If scikit‑learn is present, TF‑IDF is used; otherwise a hashing vector fallback is enabled.


🚀 Quickstart (Local)

0) Create venv & install

python -m venv .venv && source .venv/bin/activate
pip install -r requirements.txt

1) Phase 1 — Tail logs → unified.jsonl

Real system logs (recursive):

python phase1_tail_logs.py \
  --root /var/log \
  --out unified.jsonl \
  --rescan 3.0

Demo mode (safe, portable):

python phase1_tail_logs.py \
  --root ./demo_root \
  --out unified.jsonl \
  --rescan 3.0 \
  --demo --demorate 0.5

2) Phase 2 — Pathway detections → normalized/events + anomalies

python phase2_soc_pathway.py \
  --infile unified.jsonl \
  --alerts anomalies.jsonl \
  --events events_norm.jsonl \
  --bucket 30

Outputs generated:

  • events_norm.jsonl
  • anomalies.jsonl
  • anomalies_bf.jsonl
  • anomalies_scan.jsonl
  • anomalies_exfil.jsonl

3) Phase 3 — RAG index + ask

Index (fast, offline TF‑IDF):

rm -rf rag
python phase3_rag.py index \
  --events events_norm.jsonl \
  --anomalies "anomalies*.jsonl" \
  --persist ./rag \
  --provider tfidf

Ask with deterministic summaries (no LLM):

python phase3_rag.py ask "what anomalies in the last 5 mins?" \
  --persist ./rag \
  --provider tfidf \
  --pretty --no-alerts --explain

Ask with Gemini explanations (LLM summaries):

export GEMINI_API_KEY="YOUR_API_KEY"

# Non‑streaming:
python phase3_rag.py ask "brute force on alice today" \
  --persist ./rag \
  --provider tfidf \
  --pretty --no-alerts \
  --llm --llm-mode gemini

# Streaming output (if supported by your build):
python phase3_rag.py ask "what anomalies in the last 5 mins?" \
  --persist ./rag \
  --provider tfidf \
  --pretty --no-alerts \
  --llm --llm-mode gemini --stream

Recommended demo path: TF‑IDF for retrieval + Gemini for explanations only.
Keeps cost down and latency tight.


🧩 Environment Variables

# Required only if you use Gemini for embeds or explanations:
export GEMINI_API_KEY="..."

# Optional overrides:
export GEMINI_EMBED_MODEL="text-embedding-004"
export GEMINI_CHAT_MODEL="gemini-1.5-flash"

🗂️ Repo Layout

phase1_tail_logs.py     # Tails logs recursively; optional demo producers
phase2_soc_pathway.py   # Pathway pipeline: normalize + detections
phase3_rag.py           # Indexing + RAG query + optional LLM explanations
requirements.txt

🔧 Extending Inputs

  • Add new parsers in Phase 1 (e.g., Okta, M365, CloudTrail, Nginx).
  • Normalize to the core fields:
    • ts, etype, severity, stream, user, ip, src, dst, dpt, path, bucket, raw
  • Phase 2 & 3 will automatically incorporate the new streams.

🛡️ Security Notes

  • Keep unified.jsonl and events_norm.jsonl on‑prem or redacted.
  • LLM step only sends cluster summaries + a few sample lines (configurable).
  • Prefer TF‑IDF retrieval for offline / air‑gapped setups.

❓ FAQ

Q: Can I run Phase 3 with Gemini embeddings and TF‑IDF fallback?
A: Yes. Use --provider gemini to embed, but we recommend TF‑IDF for fast demos, then --llm --llm-mode gemini for explanations.

Q: Why Pathway?
A: Deterministic, low‑latency streaming transformations with strong typing and windowed aggregations — perfect for SOC pipelines.

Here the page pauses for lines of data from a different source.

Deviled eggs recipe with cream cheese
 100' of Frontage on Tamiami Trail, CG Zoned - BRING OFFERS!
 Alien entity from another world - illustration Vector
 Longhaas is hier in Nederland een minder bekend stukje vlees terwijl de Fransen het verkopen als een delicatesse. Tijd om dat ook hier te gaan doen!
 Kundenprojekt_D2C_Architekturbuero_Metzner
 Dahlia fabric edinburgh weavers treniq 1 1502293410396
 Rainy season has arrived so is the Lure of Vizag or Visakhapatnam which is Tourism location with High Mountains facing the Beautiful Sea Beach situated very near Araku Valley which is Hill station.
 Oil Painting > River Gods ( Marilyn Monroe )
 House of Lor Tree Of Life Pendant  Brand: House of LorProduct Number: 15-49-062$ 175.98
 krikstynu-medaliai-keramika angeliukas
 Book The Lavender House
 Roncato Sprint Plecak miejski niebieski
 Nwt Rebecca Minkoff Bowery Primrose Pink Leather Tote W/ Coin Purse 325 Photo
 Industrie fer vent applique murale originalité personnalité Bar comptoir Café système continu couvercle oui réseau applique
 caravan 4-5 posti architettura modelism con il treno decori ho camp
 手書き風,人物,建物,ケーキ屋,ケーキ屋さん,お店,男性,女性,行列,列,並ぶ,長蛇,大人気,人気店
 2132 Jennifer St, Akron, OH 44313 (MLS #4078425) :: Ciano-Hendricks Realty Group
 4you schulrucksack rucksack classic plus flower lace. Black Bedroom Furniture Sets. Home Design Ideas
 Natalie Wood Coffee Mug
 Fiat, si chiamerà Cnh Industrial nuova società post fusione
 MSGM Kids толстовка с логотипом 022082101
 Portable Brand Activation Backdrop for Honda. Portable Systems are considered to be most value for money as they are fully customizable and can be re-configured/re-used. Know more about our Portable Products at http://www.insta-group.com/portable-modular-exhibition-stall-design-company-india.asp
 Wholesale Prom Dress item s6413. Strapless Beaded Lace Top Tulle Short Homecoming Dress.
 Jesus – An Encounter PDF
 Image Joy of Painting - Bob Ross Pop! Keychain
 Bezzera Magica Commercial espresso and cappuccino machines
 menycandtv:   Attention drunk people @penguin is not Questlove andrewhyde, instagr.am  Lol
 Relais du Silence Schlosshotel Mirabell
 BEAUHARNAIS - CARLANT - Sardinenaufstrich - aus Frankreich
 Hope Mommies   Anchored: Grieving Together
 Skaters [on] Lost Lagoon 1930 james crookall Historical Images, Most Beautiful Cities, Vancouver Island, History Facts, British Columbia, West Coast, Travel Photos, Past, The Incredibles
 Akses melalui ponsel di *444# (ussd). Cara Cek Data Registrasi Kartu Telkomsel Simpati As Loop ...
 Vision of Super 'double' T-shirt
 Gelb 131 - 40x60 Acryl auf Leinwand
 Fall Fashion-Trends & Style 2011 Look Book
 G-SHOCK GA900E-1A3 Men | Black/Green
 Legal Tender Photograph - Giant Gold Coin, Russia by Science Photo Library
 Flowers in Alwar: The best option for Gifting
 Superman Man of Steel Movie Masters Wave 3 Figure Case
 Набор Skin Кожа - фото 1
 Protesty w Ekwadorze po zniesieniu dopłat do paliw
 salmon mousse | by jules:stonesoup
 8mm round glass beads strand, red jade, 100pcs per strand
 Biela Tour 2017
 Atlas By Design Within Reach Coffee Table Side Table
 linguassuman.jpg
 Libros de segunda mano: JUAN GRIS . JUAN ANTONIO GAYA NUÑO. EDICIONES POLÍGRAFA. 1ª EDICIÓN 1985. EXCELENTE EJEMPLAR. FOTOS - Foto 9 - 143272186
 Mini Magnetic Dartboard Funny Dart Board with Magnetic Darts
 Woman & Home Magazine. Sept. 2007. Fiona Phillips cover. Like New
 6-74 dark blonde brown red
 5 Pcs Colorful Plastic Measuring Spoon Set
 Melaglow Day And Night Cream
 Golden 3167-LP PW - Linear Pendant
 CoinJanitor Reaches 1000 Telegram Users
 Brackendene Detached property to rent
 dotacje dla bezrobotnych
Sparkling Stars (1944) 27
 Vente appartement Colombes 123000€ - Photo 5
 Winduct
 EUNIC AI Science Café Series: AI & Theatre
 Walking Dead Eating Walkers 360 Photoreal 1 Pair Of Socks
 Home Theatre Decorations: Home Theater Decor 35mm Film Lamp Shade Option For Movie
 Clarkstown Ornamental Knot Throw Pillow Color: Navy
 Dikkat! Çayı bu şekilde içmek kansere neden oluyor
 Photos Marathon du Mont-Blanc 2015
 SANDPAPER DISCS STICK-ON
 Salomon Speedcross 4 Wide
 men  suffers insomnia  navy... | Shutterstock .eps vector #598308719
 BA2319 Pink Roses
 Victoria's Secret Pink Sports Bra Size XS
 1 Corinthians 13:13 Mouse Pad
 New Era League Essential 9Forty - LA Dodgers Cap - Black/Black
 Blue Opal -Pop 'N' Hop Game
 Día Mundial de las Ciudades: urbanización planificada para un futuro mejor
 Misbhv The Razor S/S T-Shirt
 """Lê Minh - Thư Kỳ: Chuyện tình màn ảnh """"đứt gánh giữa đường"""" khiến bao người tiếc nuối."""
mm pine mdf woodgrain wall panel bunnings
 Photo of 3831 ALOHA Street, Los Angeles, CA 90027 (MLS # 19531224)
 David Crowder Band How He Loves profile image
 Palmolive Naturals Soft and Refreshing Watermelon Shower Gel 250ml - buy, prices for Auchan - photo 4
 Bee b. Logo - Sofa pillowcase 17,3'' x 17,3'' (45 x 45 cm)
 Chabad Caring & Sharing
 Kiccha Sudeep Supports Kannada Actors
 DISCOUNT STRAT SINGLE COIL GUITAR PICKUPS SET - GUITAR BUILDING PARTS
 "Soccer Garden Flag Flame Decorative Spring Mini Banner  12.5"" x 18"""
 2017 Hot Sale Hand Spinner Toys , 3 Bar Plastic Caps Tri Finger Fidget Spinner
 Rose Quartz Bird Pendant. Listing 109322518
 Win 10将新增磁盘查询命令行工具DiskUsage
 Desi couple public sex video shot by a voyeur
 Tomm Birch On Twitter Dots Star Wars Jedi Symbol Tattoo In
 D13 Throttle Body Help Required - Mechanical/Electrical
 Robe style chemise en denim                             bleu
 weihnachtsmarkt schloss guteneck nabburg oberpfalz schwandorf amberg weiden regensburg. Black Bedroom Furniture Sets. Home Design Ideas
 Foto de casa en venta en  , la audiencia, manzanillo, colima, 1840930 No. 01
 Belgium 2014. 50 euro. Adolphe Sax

Q: How do I point to a different log root?
A: Use --root /path/to/logs in Phase 1. It will recurse **/*.log.


🧪 Troubleshooting

  • No unified.jsonl?
    Ensure Phase 1 is running and writing to the same path you pass into Phase 2.

  • Pathway typing errors in Phase 2:
    We map every field to explicit types; make sure Phase 1 normalization emits valid values. If you added a new parser, conform to the schema.

  • Gemini “Explanation unavailable”:
    Check GEMINI_API_KEY. If safety errors occur, use the deterministic --explain flag or relax safety settings in phase3_rag.py (see _build_gemini_model).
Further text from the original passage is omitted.